Source text:

*** Block opens ***

It's a long way from East Fort Worth, where Granger, a former teacher and insurance business owner, got her political start.
Granger, Fort Worth mayor from 1991 to 1995, always had an interest in international relations, and her new job gives her all she could hope for.
Over the past year, Granger has had personal contact with many world figures, from Israeli Defense Minister Ehud Barak to rock star Bono, who has made humanitarian aid to Africa a personal crusade. In January, Granger and other lawmakers joined Bono in Ghana for the opening of a school that his One Campaign had promoted.
Granger arranged for Bono to meet lawmakers last June on Capitol Hill. The U2 frontman,
who referred to the lawmaker as "Kay," told the Star-Telegram, "She's a very elegant woman" who dishes a lot of "tough love."
"We have to prove to her that these programs are saving lives," Bono said.
Granger said she challenges advocates of aid, as well as herself, to answer basic questions about the justification for foreign spending: "What do we get for it? Is it in our national security interests? What is a measure of success?"
"We have put enormous restrictions on foreign assistance, program by program," she said.
At the Clinton hearing this month, Granger said: "Our constituents demand that our foreign aid is aligned with our national security interests and American values. For that reason, the fiscal year 2012 appropriations bill contained conditions on funding to many countries so that we would have time to see how events on the ground unfold before funds are disbursed."
That common-sense approach to the U.S. role on the international stage has won Granger a following - especially in the Middle East where she has made many trips and has extensive contacts.

*** Block closes ***

Problems and tasks:
[1] From the article on Granger, reproduce word for word the part that opens with the words containing "At the Clinton" and closes with "has extensive contacts.".
[2] List the questions that, according to the article on Granger, she challenges aid advocates and herself to answer about foreign spending.
[3] Continue the article on Granger, picking up after its final sentence.

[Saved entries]
*** Block opens ***

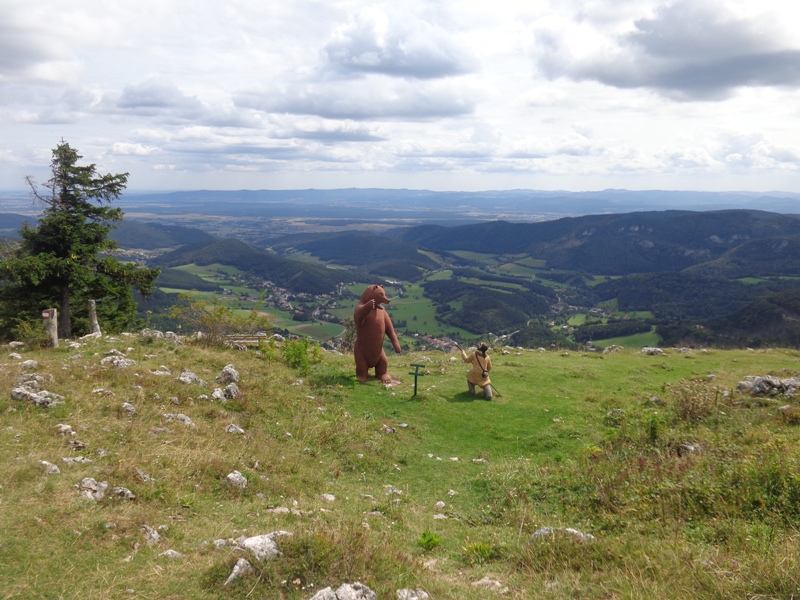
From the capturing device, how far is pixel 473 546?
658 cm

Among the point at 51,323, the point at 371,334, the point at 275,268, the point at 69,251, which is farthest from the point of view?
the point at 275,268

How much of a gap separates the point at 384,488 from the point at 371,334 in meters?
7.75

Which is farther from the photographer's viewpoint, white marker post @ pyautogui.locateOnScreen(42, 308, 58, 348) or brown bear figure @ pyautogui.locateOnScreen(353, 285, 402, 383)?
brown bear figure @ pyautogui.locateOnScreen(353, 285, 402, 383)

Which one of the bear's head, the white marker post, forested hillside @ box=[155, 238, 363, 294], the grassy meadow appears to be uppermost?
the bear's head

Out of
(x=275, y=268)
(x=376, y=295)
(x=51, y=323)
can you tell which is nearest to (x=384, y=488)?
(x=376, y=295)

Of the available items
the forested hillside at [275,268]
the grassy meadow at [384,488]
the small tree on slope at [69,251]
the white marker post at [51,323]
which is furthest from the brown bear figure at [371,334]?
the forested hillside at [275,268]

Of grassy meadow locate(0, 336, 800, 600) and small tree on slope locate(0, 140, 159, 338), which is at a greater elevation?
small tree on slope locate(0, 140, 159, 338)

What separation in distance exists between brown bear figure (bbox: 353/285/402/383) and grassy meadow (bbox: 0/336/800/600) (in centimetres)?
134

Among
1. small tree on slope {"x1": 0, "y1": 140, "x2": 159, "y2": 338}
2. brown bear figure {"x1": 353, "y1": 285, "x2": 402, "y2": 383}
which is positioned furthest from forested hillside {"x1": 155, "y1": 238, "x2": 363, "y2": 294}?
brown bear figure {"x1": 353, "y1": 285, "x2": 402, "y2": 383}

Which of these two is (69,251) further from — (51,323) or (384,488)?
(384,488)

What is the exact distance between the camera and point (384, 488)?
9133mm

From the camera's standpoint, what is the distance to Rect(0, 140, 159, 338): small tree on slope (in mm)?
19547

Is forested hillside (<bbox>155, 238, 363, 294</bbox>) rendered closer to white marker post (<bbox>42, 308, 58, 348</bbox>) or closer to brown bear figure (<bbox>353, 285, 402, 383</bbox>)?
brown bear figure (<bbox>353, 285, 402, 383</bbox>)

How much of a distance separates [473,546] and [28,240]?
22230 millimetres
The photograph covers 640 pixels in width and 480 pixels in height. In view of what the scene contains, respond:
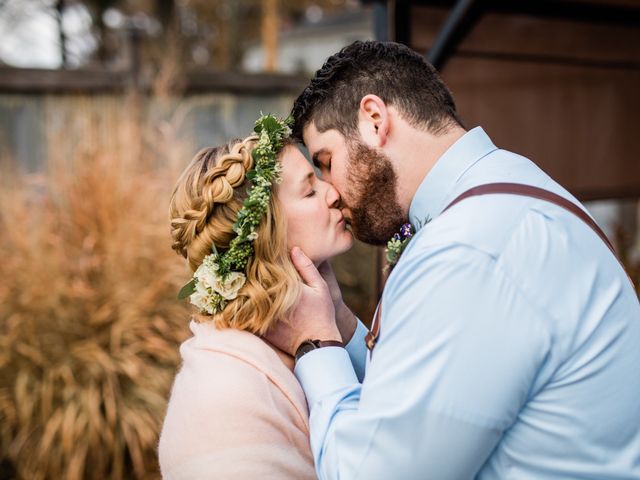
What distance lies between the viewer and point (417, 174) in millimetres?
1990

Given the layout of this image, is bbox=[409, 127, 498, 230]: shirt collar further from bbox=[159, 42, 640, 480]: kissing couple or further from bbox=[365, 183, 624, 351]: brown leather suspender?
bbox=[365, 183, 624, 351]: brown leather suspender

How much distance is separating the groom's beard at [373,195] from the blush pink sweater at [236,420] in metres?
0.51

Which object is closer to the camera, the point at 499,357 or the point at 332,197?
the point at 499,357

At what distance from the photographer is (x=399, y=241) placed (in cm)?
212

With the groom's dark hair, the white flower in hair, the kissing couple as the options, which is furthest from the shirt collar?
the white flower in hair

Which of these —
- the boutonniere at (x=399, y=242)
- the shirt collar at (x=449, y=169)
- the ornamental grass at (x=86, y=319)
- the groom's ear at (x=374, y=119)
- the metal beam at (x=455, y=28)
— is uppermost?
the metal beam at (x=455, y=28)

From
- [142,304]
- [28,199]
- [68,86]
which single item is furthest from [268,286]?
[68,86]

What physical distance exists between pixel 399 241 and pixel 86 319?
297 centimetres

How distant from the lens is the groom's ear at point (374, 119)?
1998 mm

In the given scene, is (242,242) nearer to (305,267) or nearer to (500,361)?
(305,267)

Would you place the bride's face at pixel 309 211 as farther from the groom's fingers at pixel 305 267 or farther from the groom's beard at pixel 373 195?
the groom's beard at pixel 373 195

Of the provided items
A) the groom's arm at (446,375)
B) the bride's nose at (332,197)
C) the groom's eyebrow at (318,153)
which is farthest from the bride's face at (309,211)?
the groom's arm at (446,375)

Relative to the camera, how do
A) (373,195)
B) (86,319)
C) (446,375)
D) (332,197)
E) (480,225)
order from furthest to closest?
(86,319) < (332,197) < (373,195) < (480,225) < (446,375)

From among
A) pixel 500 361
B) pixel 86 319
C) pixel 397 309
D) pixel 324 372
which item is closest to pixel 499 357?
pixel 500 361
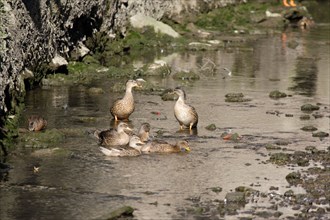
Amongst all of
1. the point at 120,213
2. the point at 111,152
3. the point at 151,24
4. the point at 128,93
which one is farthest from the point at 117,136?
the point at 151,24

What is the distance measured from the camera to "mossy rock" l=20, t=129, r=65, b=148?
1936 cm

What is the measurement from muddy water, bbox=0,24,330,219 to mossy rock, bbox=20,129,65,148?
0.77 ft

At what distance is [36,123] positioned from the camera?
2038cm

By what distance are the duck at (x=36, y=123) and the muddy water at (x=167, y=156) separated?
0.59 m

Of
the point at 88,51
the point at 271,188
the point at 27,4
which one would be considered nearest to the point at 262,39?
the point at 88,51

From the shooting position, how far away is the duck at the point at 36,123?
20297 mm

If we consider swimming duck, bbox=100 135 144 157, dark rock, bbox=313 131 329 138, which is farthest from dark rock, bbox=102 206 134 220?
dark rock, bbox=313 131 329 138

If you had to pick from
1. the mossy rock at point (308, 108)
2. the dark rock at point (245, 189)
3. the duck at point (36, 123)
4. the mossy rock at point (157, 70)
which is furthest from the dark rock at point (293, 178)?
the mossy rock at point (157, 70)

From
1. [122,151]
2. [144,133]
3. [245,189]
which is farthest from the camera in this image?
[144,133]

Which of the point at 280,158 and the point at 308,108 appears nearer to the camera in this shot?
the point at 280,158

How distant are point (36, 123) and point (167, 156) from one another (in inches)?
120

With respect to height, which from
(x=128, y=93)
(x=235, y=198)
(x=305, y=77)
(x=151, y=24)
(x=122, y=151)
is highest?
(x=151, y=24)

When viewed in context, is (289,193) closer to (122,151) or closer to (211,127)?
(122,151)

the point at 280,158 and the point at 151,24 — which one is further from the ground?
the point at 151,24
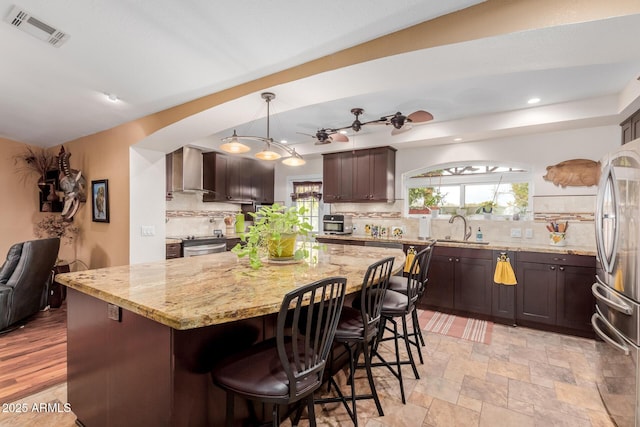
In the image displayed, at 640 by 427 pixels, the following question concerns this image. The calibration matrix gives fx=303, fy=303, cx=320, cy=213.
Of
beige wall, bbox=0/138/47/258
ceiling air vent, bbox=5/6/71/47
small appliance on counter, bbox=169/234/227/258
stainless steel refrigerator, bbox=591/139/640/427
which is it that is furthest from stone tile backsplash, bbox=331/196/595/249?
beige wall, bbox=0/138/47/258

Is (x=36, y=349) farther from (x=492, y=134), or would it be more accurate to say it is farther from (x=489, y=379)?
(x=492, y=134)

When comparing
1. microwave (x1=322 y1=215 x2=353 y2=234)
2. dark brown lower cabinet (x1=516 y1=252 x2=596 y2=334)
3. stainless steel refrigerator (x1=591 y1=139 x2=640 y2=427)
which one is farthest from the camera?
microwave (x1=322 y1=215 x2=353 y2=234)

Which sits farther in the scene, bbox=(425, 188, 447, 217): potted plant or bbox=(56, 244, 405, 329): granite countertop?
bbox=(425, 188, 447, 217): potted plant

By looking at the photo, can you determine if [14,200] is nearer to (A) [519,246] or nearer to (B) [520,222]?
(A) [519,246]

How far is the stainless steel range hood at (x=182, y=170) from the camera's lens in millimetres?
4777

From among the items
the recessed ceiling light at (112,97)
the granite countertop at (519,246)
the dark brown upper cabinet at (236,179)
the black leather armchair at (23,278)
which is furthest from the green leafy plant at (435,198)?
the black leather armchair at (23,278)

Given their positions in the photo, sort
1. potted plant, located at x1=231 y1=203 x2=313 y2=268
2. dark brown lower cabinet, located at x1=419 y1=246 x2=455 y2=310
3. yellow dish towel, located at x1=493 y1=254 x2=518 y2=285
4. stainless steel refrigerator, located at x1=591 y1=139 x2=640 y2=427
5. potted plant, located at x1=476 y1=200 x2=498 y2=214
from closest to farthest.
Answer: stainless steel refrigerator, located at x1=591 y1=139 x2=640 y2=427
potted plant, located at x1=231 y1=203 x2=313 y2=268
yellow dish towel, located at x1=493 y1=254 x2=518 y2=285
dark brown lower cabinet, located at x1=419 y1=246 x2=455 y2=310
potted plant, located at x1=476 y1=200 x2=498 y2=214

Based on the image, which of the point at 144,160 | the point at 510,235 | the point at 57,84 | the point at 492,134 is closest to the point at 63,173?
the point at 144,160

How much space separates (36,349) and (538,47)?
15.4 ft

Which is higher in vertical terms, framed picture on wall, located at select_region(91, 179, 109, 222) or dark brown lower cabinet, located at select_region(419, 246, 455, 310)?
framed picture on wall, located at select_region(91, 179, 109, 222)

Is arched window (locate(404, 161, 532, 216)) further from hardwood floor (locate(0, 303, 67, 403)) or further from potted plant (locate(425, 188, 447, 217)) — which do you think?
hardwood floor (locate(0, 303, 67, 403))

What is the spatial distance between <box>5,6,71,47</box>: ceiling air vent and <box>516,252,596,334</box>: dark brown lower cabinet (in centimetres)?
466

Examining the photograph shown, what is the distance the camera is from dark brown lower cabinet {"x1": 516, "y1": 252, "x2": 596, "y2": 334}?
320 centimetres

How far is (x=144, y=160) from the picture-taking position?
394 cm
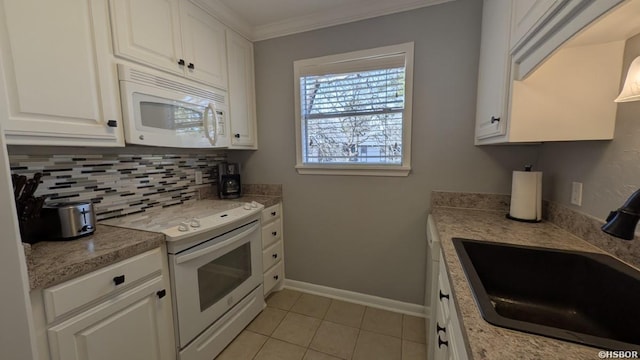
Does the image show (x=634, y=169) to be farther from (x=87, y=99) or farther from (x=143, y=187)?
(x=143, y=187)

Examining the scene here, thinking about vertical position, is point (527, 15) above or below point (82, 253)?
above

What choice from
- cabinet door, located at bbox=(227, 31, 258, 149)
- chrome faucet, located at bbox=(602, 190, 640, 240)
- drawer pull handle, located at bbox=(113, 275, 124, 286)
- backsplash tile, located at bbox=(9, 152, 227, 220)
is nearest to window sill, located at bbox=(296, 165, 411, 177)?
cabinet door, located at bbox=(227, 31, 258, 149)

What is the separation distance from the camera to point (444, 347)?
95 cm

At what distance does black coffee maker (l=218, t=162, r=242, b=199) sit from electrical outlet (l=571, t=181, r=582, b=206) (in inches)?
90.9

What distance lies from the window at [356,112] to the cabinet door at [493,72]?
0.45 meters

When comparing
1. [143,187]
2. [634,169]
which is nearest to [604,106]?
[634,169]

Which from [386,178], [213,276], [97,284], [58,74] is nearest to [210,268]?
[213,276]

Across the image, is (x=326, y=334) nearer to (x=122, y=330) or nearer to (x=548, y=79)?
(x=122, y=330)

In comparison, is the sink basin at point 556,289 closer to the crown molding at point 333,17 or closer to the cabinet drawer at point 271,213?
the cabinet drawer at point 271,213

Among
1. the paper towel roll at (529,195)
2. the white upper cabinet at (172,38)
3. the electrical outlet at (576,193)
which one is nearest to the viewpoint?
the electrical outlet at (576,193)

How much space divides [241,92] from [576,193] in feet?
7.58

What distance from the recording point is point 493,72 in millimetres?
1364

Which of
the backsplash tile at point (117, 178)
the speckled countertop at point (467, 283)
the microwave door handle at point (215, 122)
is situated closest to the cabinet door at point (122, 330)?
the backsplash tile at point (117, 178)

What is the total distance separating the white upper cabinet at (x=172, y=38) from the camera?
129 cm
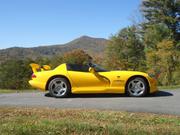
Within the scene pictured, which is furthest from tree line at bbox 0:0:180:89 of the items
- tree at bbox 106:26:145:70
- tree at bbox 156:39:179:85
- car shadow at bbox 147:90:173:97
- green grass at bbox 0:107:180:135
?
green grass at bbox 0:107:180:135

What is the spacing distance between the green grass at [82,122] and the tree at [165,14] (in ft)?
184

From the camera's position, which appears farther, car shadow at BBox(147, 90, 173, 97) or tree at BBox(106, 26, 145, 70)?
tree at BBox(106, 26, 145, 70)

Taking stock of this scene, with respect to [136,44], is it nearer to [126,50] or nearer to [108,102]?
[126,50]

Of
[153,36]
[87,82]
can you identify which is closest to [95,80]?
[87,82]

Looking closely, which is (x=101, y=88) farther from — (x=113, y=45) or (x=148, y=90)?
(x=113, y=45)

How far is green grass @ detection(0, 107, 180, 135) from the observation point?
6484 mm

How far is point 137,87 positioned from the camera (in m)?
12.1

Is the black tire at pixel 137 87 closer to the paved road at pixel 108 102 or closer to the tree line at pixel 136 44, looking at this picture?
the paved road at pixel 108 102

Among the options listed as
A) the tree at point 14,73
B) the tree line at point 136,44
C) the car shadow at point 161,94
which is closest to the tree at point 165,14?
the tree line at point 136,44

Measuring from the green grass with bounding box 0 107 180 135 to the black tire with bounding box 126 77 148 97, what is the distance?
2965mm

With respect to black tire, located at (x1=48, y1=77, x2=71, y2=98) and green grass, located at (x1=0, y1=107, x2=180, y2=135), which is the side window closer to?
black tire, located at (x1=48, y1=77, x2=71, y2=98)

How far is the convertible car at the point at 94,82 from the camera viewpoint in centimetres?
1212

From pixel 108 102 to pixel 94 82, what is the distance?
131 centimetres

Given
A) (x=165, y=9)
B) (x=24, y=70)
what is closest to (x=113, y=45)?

*** Block closes ***

Written responses:
[1]
At the Clinton hearing this month, Granger said: "Our constituents demand that our foreign aid is aligned with our national security interests and American values. For that reason, the fiscal year 2012 appropriations bill contained conditions on funding to many countries so that we would have time to see how events on the ground unfold before funds are disbursed."
That common-sense approach to the U.S. role on the international stage has won Granger a following - especially in the Middle East where she has made many trips and has extensive contacts.

[2]
- What do we get for it?
- Is it in our national security interests?
- What is a measure of success?

[3]
"It is a pleasure working with my friend Kay Granger because she understands the importance of diplomacy and development to our national security," said Rep. Nita Lowey, D-N.Y., the ranking Democrat on the subcommittee. "I think it is not a coincidence that the only committee in Congress led by two women is among the most productive and collegial."
Lowey was chairwoman when the Democrats were in power and Granger was the ranking Republican who accompanied the New Yorker in 2009 as part of a Congressional delegation trip to Israel and Egypt, and a Latin American trip to Peru, Mexico and Colombia.
American Enterprise Institute resident scholar Norm Ornstein said that Granger is "an internationalist" and that her position as an appropriations leader is "significant."
"She doesn't use it on her own for ideological crusades," he said. "She's serious about policy making."
Pete Geren, a former U.S. Army secretary under President George W. Bush and a former Democratic congressman who held Granger's 12th district seat, (and who succeeded former Democratic House Speaker Jim Wright,) before retiring in 1996, said that being an Appropriations "cardinal" means the congresswoman is a major player beyond Capitol Hill.
"She is a significant international player," said Geren, "the most senior person in the House dealing with the foreign aid budget."
"I think she's got great leadership skills for that kind of position," he said.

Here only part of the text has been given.